In the rows below, swap "lens" for "camera" in the part that opens with the line containing "What is the distance separating" and closes with the line containing "If you compare". Write out only those lines again with nothing else changed, and leave the pictures out.

THE RECORDS:
◇ ◇ ◇ ◇
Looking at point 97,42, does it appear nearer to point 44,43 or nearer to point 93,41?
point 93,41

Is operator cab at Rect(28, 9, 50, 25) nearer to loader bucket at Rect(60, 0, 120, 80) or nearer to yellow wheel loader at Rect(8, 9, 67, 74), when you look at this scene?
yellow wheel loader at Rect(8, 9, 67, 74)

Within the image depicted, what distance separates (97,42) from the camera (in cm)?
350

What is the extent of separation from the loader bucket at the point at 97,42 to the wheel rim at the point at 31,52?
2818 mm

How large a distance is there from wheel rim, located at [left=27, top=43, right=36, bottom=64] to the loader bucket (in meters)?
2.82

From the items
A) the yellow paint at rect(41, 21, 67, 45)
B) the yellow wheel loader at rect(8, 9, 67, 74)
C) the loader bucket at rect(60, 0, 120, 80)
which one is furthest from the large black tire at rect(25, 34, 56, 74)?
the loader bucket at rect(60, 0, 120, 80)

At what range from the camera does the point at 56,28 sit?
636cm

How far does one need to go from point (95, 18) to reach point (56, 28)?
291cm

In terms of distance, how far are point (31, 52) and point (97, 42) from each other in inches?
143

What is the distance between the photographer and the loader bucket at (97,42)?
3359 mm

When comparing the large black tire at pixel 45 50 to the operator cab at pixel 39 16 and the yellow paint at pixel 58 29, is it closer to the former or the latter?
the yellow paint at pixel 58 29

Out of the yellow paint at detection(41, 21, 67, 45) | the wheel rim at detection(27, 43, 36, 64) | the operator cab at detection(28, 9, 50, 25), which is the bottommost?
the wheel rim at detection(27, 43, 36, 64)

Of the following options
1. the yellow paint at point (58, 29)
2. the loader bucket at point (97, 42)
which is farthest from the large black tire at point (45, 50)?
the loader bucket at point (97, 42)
◇ ◇ ◇ ◇
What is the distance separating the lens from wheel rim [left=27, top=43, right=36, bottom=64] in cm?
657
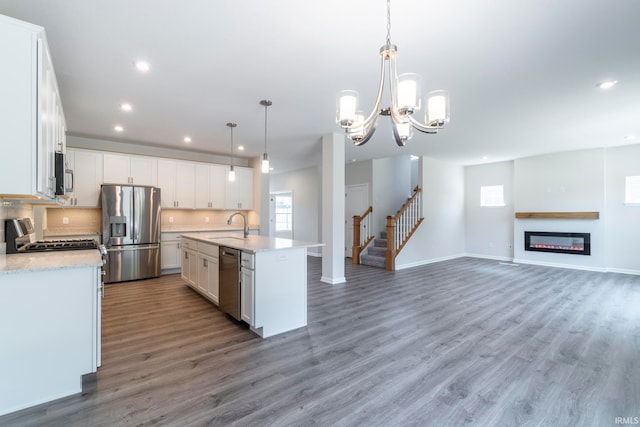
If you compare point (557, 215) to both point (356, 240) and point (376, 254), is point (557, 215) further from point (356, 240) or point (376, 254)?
◇ ◇ ◇ ◇
FULL SOLUTION:
What is the distance separating the camera from wheel rim [left=27, top=43, right=36, bottom=64] in cm?
657
If you compare point (557, 215) to both point (356, 240) and point (376, 254), is point (557, 215) further from point (356, 240) or point (376, 254)?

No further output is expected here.